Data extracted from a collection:
--- --- ---

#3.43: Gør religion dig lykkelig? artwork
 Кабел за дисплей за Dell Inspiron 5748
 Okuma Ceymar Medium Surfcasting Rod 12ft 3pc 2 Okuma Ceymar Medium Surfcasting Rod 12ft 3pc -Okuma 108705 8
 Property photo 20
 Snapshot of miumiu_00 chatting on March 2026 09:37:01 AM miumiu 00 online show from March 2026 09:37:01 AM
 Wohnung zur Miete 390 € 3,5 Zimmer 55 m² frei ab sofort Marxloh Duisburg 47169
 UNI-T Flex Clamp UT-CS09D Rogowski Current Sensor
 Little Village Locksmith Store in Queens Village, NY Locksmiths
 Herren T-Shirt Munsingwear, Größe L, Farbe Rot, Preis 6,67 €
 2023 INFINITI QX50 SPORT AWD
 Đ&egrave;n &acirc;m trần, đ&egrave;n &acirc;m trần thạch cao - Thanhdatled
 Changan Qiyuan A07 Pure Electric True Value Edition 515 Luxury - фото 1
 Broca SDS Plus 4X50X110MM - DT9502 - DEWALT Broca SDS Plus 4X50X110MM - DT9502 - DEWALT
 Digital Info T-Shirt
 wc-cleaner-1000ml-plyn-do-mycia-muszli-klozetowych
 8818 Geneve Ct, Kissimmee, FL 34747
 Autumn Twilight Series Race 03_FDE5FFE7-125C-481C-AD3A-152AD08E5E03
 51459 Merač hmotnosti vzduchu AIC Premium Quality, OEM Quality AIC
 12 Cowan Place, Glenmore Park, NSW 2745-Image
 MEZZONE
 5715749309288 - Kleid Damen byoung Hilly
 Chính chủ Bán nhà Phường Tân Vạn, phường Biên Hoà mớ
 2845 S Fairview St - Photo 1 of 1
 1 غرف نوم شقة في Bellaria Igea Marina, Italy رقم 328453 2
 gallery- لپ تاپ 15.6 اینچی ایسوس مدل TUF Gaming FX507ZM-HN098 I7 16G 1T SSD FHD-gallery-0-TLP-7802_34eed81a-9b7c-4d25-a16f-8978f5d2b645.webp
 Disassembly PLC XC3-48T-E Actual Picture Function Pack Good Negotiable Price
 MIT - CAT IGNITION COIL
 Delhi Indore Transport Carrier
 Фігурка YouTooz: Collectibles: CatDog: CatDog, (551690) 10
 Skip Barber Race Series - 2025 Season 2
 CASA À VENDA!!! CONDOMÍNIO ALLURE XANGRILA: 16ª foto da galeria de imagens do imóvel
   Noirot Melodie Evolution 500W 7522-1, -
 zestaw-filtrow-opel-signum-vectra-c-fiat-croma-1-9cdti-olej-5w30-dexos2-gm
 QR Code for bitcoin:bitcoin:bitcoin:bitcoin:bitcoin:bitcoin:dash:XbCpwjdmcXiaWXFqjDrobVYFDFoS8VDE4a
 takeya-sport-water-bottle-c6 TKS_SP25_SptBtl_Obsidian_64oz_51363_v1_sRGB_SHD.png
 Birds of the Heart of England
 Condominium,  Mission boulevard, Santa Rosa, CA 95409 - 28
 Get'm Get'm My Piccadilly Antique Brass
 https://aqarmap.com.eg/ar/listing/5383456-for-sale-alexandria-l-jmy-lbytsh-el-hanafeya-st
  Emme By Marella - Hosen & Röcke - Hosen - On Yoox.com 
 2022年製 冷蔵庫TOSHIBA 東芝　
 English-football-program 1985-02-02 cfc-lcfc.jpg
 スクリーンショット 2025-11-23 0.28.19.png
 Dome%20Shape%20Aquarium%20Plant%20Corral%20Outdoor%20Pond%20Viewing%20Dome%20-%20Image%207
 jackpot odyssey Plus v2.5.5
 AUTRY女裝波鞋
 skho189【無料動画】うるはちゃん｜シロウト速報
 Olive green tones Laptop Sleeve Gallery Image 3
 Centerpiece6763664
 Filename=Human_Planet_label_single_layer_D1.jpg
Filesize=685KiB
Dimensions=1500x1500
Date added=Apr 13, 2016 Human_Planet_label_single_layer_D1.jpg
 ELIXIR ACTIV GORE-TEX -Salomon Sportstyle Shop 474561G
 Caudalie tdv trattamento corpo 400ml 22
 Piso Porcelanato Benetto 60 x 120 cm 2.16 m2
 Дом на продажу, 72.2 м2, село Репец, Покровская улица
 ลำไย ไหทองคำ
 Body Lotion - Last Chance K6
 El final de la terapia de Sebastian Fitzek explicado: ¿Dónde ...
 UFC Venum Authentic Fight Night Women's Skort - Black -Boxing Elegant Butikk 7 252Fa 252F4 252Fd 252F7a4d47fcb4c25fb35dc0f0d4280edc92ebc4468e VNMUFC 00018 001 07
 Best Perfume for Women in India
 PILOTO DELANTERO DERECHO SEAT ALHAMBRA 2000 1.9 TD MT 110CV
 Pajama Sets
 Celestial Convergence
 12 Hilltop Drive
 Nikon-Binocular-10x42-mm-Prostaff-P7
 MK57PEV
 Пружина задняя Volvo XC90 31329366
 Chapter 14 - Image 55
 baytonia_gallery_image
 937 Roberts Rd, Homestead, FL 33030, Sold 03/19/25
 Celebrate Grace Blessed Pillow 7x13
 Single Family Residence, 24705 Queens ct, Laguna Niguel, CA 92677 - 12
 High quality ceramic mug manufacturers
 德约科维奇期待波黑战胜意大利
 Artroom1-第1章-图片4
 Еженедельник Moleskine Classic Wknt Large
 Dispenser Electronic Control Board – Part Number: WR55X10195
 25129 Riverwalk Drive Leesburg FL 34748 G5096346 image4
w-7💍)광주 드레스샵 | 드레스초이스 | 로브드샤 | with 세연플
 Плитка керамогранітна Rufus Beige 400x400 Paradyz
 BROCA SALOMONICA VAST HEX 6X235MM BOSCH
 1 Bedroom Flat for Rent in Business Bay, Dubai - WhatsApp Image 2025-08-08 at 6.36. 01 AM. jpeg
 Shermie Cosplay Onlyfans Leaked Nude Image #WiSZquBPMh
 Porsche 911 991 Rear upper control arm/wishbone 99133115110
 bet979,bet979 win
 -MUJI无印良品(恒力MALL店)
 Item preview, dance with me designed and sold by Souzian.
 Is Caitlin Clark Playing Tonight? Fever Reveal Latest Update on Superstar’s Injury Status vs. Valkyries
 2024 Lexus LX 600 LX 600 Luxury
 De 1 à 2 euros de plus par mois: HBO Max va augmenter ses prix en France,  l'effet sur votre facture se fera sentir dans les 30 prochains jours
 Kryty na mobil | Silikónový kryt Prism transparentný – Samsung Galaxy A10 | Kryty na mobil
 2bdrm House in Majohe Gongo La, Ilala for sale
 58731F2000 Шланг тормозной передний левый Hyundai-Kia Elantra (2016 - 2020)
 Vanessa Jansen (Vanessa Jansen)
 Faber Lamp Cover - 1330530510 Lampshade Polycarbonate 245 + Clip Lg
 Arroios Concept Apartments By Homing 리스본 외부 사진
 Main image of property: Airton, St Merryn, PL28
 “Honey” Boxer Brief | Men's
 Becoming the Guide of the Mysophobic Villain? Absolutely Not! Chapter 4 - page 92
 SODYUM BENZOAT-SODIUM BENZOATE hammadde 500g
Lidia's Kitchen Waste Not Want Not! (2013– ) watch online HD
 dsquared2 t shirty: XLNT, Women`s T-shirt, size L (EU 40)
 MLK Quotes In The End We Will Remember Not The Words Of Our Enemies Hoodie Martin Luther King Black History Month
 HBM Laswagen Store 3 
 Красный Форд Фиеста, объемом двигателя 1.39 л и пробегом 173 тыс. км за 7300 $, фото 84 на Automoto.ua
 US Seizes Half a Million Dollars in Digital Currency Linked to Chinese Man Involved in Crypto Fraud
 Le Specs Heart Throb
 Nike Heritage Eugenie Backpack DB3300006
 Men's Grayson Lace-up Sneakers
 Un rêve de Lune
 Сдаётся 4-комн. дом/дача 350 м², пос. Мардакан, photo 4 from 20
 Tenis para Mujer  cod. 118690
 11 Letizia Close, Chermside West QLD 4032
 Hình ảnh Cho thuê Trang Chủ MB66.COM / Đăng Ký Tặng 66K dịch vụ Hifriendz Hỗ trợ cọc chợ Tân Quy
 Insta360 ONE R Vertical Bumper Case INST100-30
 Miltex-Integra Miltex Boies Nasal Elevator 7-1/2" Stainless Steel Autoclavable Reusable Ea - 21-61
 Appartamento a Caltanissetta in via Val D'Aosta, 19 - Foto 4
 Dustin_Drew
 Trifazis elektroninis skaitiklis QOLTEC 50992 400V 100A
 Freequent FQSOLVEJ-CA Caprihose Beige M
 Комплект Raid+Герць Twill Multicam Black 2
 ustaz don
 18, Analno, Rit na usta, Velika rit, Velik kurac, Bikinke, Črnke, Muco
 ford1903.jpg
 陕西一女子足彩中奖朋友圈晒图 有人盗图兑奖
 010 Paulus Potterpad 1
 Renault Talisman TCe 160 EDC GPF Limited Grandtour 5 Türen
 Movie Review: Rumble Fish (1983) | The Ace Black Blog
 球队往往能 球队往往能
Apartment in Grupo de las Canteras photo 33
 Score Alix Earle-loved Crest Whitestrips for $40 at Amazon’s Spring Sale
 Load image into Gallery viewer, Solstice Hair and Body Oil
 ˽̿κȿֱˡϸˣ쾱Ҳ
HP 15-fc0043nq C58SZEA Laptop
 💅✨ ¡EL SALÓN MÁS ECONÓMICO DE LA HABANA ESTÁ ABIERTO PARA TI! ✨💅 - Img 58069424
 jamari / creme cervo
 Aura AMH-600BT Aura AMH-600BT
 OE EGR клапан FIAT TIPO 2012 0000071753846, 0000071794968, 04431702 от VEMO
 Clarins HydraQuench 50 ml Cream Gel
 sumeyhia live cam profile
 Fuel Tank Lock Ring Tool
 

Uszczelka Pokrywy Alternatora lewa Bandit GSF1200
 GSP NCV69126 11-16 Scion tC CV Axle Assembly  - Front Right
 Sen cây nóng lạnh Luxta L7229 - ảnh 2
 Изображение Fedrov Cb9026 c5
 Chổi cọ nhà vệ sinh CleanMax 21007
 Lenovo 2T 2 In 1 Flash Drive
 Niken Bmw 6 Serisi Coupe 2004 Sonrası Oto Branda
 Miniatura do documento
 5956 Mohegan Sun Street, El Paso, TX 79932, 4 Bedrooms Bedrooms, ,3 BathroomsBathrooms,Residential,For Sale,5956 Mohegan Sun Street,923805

--- --- ---

WHAT NEEDS TO BE DONE:
For each line in the entries that holds "Store", return that line.

EXERCISE SOLUTION:
 Little Village Locksmith Store in Queens Village, NY Locksmiths
 HBM Laswagen Store 3 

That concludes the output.